DESCRIPTION OF THE TASK: The reply should hold only the lines below from the one with "- Spermatogonium and oogonium" to the end, each copied exactly.

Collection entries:
=-=-=
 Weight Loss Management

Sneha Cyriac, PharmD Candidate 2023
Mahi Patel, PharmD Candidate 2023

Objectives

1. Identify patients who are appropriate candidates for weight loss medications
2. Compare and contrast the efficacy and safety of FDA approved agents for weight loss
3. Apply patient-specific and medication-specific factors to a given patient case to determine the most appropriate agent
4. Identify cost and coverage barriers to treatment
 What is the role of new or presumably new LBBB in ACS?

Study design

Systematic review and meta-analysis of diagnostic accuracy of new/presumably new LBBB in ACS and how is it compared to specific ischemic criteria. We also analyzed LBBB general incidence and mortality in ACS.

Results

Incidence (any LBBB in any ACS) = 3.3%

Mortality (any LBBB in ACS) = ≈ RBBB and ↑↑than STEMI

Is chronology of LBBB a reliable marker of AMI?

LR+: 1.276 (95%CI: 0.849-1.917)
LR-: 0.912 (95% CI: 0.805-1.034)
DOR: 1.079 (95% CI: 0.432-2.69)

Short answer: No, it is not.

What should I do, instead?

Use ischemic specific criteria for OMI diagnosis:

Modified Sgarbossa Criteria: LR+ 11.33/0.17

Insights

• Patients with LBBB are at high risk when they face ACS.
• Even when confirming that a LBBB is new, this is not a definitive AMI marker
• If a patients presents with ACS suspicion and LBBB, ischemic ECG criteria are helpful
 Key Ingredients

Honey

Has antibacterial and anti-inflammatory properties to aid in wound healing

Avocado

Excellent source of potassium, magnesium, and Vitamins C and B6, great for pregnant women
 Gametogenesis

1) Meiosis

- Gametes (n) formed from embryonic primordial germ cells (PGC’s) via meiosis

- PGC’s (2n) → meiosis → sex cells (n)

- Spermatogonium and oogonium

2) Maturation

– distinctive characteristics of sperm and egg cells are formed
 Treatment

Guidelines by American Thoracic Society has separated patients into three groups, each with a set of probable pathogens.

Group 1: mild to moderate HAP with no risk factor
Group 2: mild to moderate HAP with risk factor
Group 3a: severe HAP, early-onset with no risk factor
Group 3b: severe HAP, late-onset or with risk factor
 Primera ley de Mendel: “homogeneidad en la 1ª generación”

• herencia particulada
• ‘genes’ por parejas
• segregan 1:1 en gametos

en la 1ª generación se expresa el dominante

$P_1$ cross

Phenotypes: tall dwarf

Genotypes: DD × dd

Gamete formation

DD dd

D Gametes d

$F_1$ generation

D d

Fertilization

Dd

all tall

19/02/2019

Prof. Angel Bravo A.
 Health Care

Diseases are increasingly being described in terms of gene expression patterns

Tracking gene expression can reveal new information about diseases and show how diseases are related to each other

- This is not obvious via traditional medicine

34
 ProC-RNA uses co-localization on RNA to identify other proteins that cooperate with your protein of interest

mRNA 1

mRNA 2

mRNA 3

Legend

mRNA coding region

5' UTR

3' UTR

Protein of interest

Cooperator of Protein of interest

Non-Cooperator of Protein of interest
=-=-=
OUTPUT BELOW:
- Spermatogonium and oogonium

2) Maturation

– distinctive characteristics of sperm and egg cells are formed
 Treatment

Guidelines by American Thoracic Society has separated patients into three groups, each with a set of probable pathogens.

Group 1: mild to moderate HAP with no risk factor
Group 2: mild to moderate HAP with risk factor
Group 3a: severe HAP, early-onset with no risk factor
Group 3b: severe HAP, late-onset or with risk factor
 Primera ley de Mendel: “homogeneidad en la 1ª generación”

• herencia particulada
• ‘genes’ por parejas
• segregan 1:1 en gametos

en la 1ª generación se expresa el dominante

$P_1$ cross

Phenotypes: tall dwarf

Genotypes: DD × dd

Gamete formation

DD dd

D Gametes d

$F_1$ generation

D d

Fertilization

Dd

all tall

19/02/2019

Prof. Angel Bravo A.
 Health Care

Diseases are increasingly being described in terms of gene expression patterns

Tracking gene expression can reveal new information about diseases and show how diseases are related to each other

- This is not obvious via traditional medicine

34
 ProC-RNA uses co-localization on RNA to identify other proteins that cooperate with your protein of interest

mRNA 1

mRNA 2

mRNA 3

Legend

mRNA coding region

5' UTR

3' UTR

Protein of interest

Cooperator of Protein of interest

Non-Cooperator of Protein of interest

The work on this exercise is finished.